Lets just take a look at their 2005 seasons, when Pineiro’s ERA was higher than that of Meche, and see just who pitched better.
Innings: Pineiro-189, Meche-143. Winner, Pineiro.
BB/G: Pineiro-2.6, Meche-4.0. Winner, Pineiro.
K/G: Pineiro-5.0, Meche-5.0. Tie. This is as good as its going to get for Meche, by the way.
G/F: Pineiro-1.38, Meche-0.99. Winner, Pineiro.
Pineiro threw more innings, had vastly better control while maintaining a similar contact rate, and managed to induce way more groundballs. Those are all big advantages for Pineiro, yet somehow, Meche posted the lower ERA, and thus, in the eyes of casual fans everywhere, he gets more credit. How did he do it? Simple.
Joel Pineiro didn’t allow an unearned run all season.

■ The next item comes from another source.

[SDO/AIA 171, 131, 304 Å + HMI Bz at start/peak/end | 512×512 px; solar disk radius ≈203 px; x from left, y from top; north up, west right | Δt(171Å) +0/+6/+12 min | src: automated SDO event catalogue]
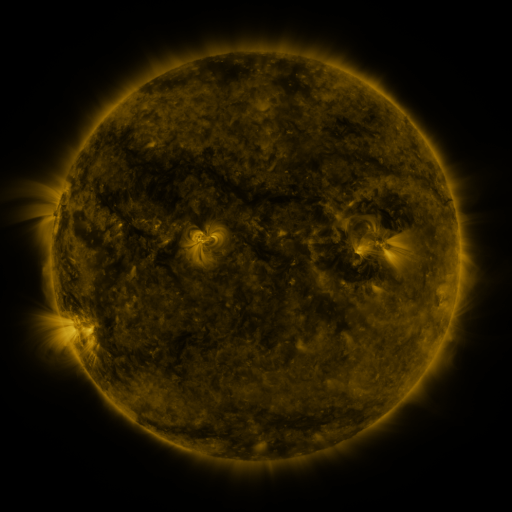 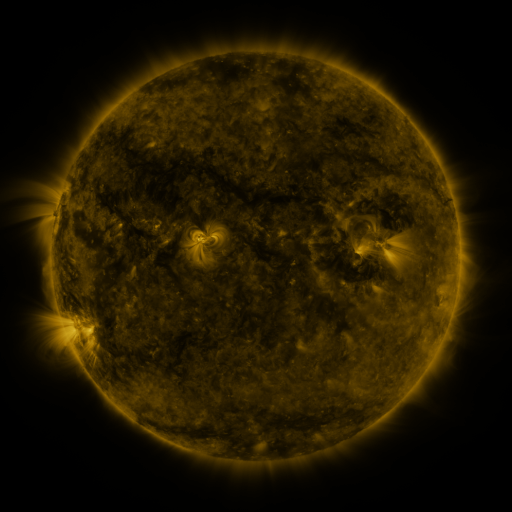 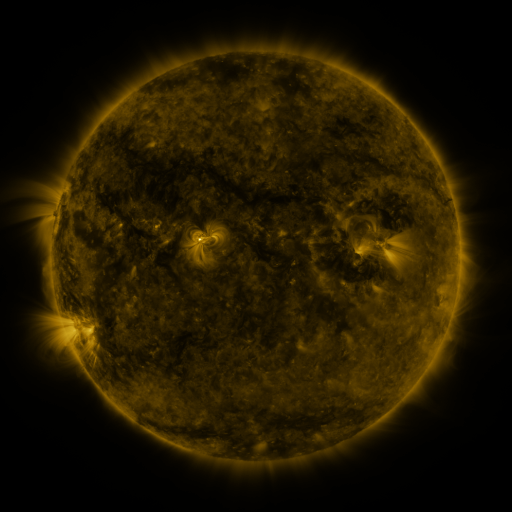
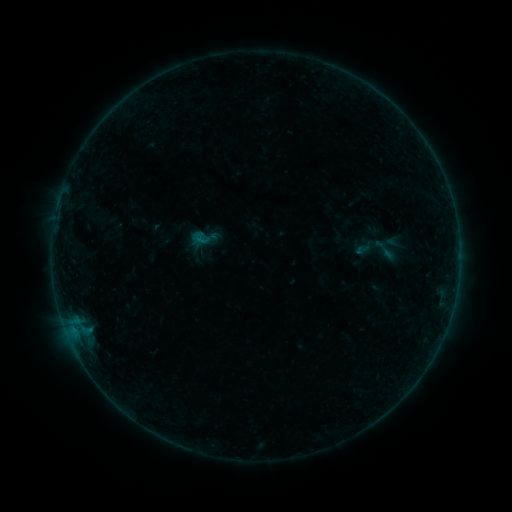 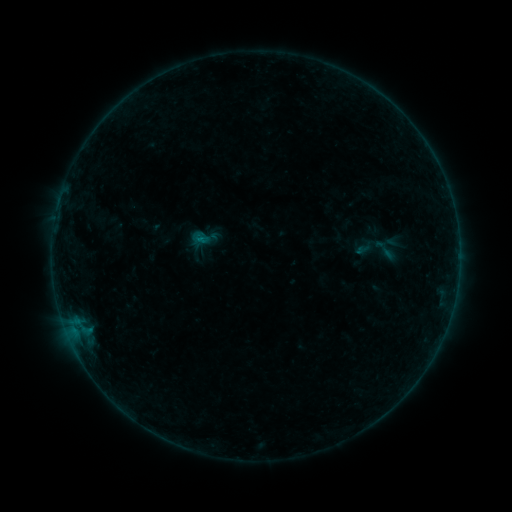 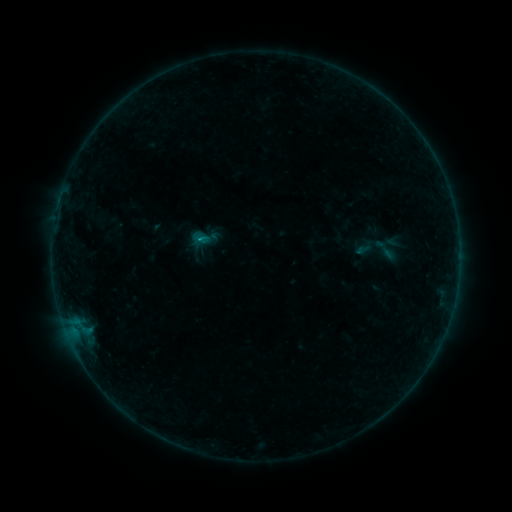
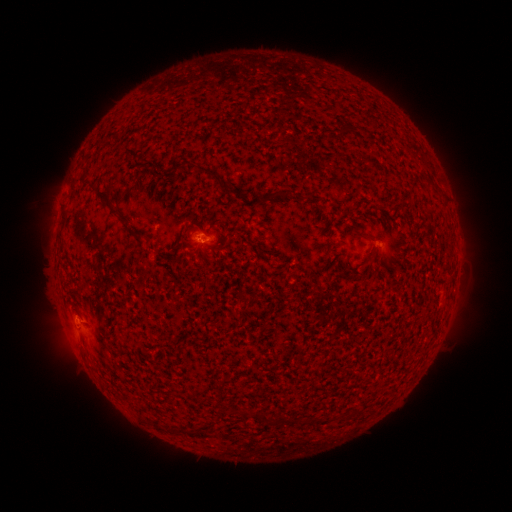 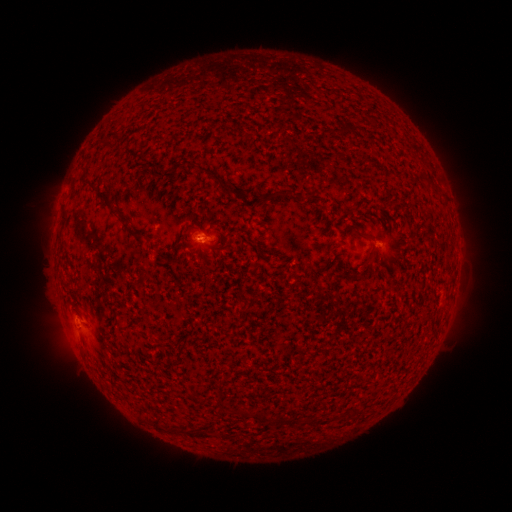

I’m not sure I’ve ever seen anyone mention this, but it’s staggering. All 118 runs that crossed the plate against Pineiro were charged to his ERA, but 12 percent of the runs Meche allowed (11 of the 92) were ruled unearned, thus keeping his ERA superficially low. As most of you probably know by now, RA actually predicts pitcher performance better than ERA, and letting Meche off the hook for 12 percent of his runs allowed isn’t a very good way to evaluate his pitching ability.
You know that I love Fielding Independant ERA as a way to determine a pitcher’s real value, and the difference here is clear:
Pineiro’s not a great pitcher. He’s not even good. But he’s not terrible. He might even be described as occassionally useful. Gil Meche is terrible. They don’t belong in the same category.
The M’s do need Joel Pineiro to pitch well this year. But they need Gil Meche to just go away.